■ **TUGAS LATIHAN**
Tulis ulang bagian artikel IHSG di antara "Perbincangan via sambungan telepon ini" dan "AS Steven Mnuchin.", termasuk keduanya. Ganti "tokoh penting" dengan "pejabat tinggi".

■ **TEKS SUMBER**

▽

Kondisi Eksternal Terkendali, IHSG Hijau 2 Hari Beruntun
Anthony Kevin, CNBC Indonesia
05 September 2019 16:46

Jakarta, CNBC Indonesia - Mengawali perdagangan dengan apresiasi sebesar 0,39% ke level 6.294,28, Indeks Harga Saham Gabungan (IHSG) tak pernah sekalipun merasakan pahitnya zona merah pada perdagangan hari ini, Kamis (5/9/2019).
Per akhir sesi dua, data BEI mencatat, indeks saham acuan di Indonesia tersebut menguat sebesar 0,59% ke level 6.306,8, menandai apresiasi selama 2 hari beruntun. Pada perdagangan kemarin (4/9/2019), IHSG menguat tipis sebesar 0,13%.
Kinerja IHSG senada dengan mayoritas bursa saham utama kawasan Asia yang juga melaju di zona hijau: indeks Nikkei melesat 2,12%, indeks Shanghai menguat 0,96%, indeks Straits Times naik 0,38%, dan indeks Kospi terapresiasi 0,82%.
Kabar gembira terkait perkembangan perang dagang AS-China sukses membuat pelaku pasar saham Benua Kuning melakukan aksi beli dengan intensitas yang besar. Pada hari ini, Kementerian Perdagangan China mengatakan bahwa delegasi kedua negara melakukan perbincangan via sambungan telepon pada pagi hari.
Perbincangan via sambungan telepon ini melibatkan berbagai tokoh penting seperti Wakil Perdana Menteri China Liu He, Gubernur Bank Sentral China Yi Gang, Kepala Perwakilan Dagang AS Robert Lighthizer, dan Menteri Keuangan AS Steven Mnuchin.
Hasilnya, kedua belah pihak menyepakati gelaran negosiasi dagang secara tatap muka pada awal bulan depan, dilansir dari CNBC International. AS dan China akan menggelar negosiasi tersebut di Washington, D.C. yang merupakan ibu kota dari AS.
Menurut pernyataan resmi dari Kementerian Perdagangan China, kedua belah pihak akan menggelar konsultasi pada pertengahan bulan ini sebagai bagian dari persiapan negosiasi tatap muka di awal bulan depan.

△

■ **BARIS DATA**
▽

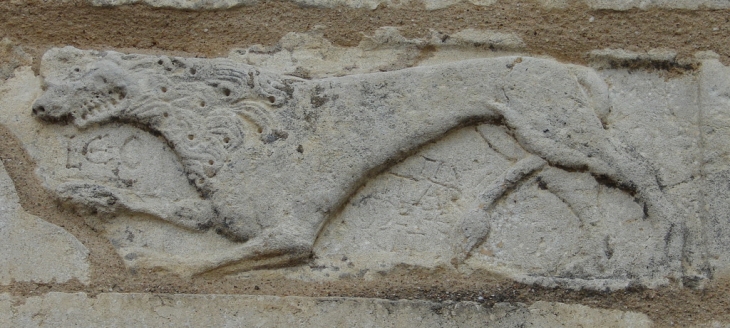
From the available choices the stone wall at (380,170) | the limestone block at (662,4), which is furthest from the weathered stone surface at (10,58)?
the limestone block at (662,4)

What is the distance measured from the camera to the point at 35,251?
9.32 ft

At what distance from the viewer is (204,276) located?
112 inches

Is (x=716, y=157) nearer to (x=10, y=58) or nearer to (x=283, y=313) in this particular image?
(x=283, y=313)

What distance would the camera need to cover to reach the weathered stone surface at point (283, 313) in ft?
9.05

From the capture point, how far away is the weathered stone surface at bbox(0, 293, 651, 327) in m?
2.76

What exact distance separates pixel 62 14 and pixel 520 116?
1.56 meters

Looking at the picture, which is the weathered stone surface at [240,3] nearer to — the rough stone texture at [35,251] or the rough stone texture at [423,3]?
the rough stone texture at [423,3]

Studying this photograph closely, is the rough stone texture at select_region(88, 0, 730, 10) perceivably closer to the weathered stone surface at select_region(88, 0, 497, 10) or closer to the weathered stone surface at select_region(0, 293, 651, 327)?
the weathered stone surface at select_region(88, 0, 497, 10)

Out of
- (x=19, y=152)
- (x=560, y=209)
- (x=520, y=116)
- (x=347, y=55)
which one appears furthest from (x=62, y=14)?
(x=560, y=209)

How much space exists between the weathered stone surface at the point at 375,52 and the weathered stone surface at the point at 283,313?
2.54 ft

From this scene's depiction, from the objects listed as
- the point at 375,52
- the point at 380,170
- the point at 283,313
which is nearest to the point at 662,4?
the point at 375,52

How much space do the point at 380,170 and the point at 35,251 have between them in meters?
1.09

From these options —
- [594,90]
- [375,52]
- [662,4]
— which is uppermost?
[662,4]

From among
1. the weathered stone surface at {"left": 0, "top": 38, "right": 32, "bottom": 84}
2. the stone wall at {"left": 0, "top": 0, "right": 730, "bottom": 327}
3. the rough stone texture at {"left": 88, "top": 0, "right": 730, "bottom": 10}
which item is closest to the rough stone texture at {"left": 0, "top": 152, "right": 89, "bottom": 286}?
the stone wall at {"left": 0, "top": 0, "right": 730, "bottom": 327}
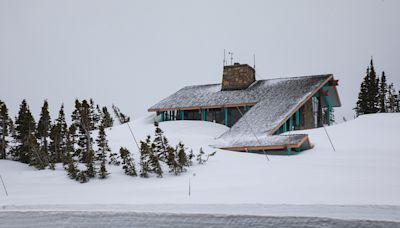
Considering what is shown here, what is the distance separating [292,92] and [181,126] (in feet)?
24.7

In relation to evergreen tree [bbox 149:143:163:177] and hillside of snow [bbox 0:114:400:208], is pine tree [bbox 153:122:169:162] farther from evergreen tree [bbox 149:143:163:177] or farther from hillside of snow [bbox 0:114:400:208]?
hillside of snow [bbox 0:114:400:208]

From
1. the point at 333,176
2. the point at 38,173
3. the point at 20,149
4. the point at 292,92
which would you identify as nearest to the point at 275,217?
the point at 333,176

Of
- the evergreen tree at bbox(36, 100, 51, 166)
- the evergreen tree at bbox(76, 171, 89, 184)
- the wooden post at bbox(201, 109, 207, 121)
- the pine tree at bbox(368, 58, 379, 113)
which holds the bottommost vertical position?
the evergreen tree at bbox(76, 171, 89, 184)

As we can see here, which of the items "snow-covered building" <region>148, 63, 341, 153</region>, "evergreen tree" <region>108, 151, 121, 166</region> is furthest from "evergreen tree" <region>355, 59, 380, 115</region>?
"evergreen tree" <region>108, 151, 121, 166</region>

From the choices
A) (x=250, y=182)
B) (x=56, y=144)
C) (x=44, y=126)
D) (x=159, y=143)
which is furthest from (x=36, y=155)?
(x=250, y=182)

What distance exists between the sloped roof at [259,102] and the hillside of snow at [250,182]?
193 centimetres

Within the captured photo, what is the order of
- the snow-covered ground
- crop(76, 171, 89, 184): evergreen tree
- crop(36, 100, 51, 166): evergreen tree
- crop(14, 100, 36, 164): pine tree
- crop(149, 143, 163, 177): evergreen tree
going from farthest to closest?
1. crop(36, 100, 51, 166): evergreen tree
2. crop(14, 100, 36, 164): pine tree
3. crop(149, 143, 163, 177): evergreen tree
4. crop(76, 171, 89, 184): evergreen tree
5. the snow-covered ground

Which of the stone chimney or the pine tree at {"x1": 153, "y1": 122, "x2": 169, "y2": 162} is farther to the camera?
the stone chimney

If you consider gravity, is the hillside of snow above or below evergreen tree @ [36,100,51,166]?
below

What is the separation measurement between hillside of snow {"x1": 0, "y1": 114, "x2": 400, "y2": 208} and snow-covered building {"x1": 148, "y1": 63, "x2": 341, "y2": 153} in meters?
1.54

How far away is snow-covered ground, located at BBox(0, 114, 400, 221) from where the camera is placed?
247 inches

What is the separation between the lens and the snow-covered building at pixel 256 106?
17719 mm

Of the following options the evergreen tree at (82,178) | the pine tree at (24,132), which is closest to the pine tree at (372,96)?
the pine tree at (24,132)

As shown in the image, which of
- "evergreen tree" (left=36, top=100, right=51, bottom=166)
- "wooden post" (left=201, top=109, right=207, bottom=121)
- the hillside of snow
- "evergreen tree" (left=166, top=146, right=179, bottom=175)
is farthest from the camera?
"wooden post" (left=201, top=109, right=207, bottom=121)
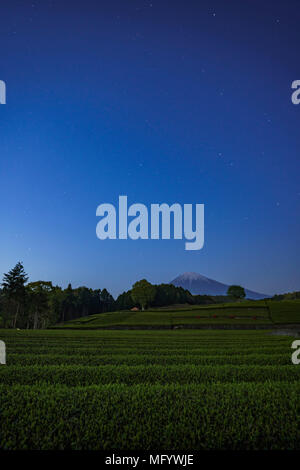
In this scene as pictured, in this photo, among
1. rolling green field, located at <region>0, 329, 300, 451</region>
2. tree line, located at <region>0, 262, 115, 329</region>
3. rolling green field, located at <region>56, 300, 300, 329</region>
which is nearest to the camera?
rolling green field, located at <region>0, 329, 300, 451</region>

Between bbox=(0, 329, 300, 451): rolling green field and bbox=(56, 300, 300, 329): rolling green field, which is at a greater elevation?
bbox=(0, 329, 300, 451): rolling green field

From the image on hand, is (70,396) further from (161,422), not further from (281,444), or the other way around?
(281,444)

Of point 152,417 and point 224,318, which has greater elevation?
point 152,417

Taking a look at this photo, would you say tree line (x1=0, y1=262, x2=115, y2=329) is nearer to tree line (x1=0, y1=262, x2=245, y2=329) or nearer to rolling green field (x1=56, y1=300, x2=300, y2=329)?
tree line (x1=0, y1=262, x2=245, y2=329)

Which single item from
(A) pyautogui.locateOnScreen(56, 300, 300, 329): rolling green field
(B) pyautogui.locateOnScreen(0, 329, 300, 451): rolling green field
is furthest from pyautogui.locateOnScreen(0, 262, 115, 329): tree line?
(B) pyautogui.locateOnScreen(0, 329, 300, 451): rolling green field

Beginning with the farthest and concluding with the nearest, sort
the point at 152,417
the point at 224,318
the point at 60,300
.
→ the point at 60,300
the point at 224,318
the point at 152,417

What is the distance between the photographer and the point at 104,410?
357 centimetres

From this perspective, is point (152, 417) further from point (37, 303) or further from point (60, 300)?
point (60, 300)

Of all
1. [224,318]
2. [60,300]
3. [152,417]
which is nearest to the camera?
[152,417]

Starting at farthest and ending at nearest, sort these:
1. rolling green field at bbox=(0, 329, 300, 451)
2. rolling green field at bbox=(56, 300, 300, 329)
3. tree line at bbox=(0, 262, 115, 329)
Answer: tree line at bbox=(0, 262, 115, 329) → rolling green field at bbox=(56, 300, 300, 329) → rolling green field at bbox=(0, 329, 300, 451)

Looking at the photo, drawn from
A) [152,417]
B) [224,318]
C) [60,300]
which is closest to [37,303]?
[60,300]

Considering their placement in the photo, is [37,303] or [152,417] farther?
[37,303]

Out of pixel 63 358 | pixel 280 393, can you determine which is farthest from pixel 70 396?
pixel 63 358

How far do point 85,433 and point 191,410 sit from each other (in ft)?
5.18
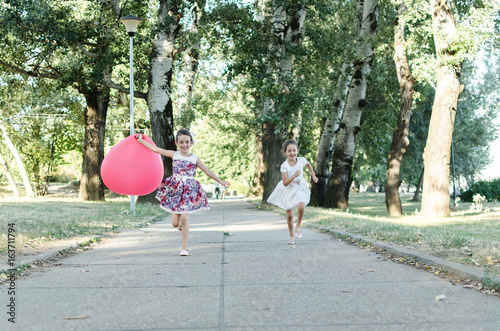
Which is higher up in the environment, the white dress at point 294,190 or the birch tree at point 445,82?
the birch tree at point 445,82

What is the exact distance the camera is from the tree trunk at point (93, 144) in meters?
25.2

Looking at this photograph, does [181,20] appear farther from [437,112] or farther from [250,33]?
[437,112]

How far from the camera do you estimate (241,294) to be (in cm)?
539

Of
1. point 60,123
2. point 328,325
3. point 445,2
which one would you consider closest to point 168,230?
point 328,325

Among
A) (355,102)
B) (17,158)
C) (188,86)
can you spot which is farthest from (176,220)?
(17,158)

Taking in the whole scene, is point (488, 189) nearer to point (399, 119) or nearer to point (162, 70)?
point (399, 119)

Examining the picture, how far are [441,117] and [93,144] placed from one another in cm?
1562

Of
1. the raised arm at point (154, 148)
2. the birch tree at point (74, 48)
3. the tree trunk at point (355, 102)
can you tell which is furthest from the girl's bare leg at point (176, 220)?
the tree trunk at point (355, 102)

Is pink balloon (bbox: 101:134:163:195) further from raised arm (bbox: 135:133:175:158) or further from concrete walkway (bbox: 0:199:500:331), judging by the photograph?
concrete walkway (bbox: 0:199:500:331)

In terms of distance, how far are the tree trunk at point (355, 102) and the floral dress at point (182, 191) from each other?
13.7 meters

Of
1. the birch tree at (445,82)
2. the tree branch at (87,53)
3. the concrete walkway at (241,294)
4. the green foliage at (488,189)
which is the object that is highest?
the tree branch at (87,53)

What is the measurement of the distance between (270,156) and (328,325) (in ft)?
55.0

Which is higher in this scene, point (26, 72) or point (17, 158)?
point (26, 72)

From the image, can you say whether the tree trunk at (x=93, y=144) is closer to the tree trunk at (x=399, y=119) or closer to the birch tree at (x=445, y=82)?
the tree trunk at (x=399, y=119)
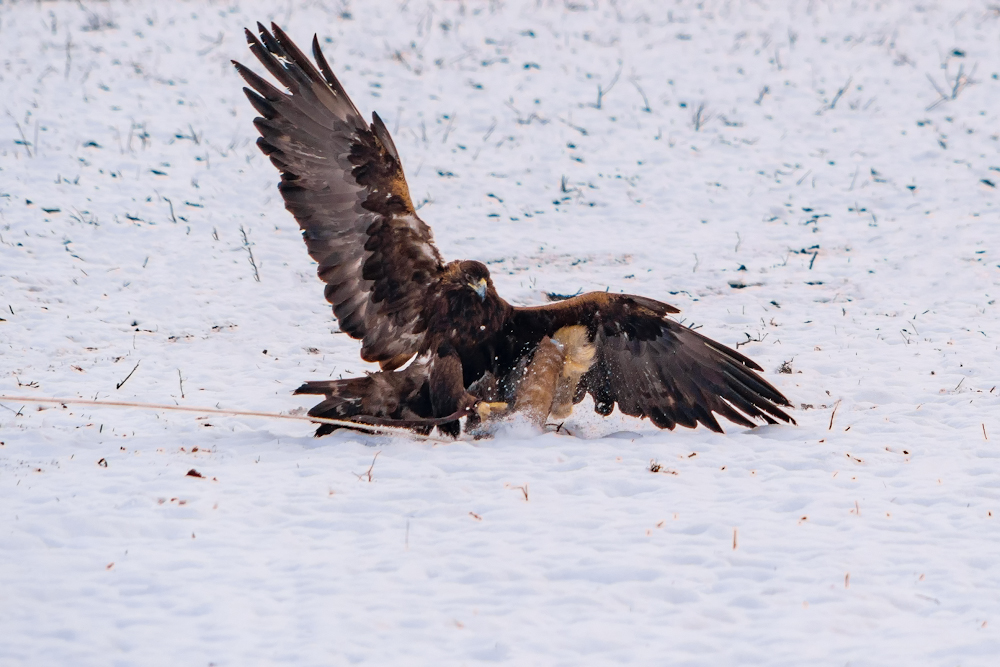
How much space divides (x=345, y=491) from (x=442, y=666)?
1389 mm

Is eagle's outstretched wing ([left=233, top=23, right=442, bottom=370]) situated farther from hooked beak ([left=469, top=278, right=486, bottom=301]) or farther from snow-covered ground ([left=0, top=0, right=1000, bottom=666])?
snow-covered ground ([left=0, top=0, right=1000, bottom=666])

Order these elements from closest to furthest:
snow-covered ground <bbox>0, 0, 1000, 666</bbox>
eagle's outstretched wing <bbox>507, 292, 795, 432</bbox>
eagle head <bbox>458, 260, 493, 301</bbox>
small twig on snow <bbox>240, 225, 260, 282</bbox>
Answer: snow-covered ground <bbox>0, 0, 1000, 666</bbox>, eagle head <bbox>458, 260, 493, 301</bbox>, eagle's outstretched wing <bbox>507, 292, 795, 432</bbox>, small twig on snow <bbox>240, 225, 260, 282</bbox>

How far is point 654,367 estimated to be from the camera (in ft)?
17.0

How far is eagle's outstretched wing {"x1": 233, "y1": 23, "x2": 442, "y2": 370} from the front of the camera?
461 cm

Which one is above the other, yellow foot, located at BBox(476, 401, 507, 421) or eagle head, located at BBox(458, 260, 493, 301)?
eagle head, located at BBox(458, 260, 493, 301)

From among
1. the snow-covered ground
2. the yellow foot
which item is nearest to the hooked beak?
the yellow foot

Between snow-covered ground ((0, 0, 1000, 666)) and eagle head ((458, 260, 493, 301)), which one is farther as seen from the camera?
eagle head ((458, 260, 493, 301))

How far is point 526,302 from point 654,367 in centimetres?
240

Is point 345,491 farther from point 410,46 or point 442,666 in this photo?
point 410,46

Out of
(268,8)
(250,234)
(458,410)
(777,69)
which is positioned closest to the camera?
(458,410)

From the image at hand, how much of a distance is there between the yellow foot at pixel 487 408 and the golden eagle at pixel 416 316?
2 centimetres

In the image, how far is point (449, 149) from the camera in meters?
10.7

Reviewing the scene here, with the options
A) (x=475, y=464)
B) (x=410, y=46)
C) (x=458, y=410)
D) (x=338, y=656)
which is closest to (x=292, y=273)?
(x=458, y=410)

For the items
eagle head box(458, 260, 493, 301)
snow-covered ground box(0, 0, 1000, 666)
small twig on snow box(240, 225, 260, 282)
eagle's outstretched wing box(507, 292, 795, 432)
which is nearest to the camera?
snow-covered ground box(0, 0, 1000, 666)
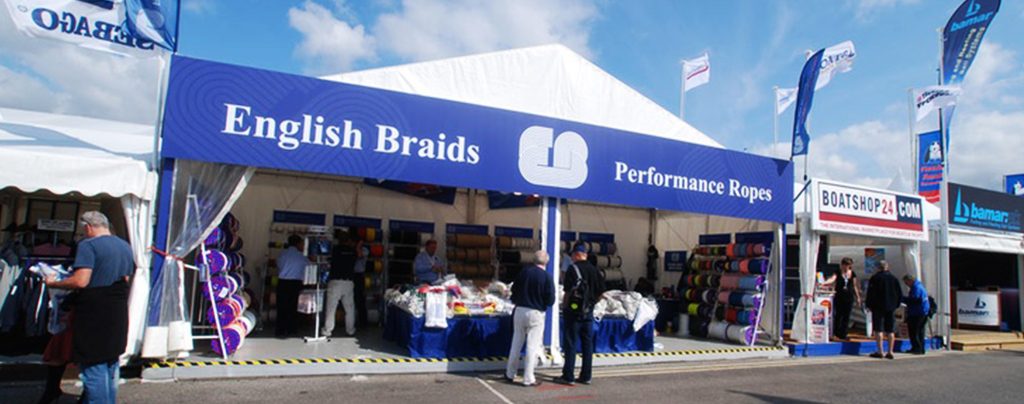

△

■ **JAWABAN LENGKAP**
Perbincangan via sambungan telepon ini melibatkan berbagai pejabat tinggi seperti Wakil Perdana Menteri China Liu He, Gubernur Bank Sentral China Yi Gang, Kepala Perwakilan Dagang AS Robert Lighthizer, dan Menteri Keuangan AS Steven Mnuchin.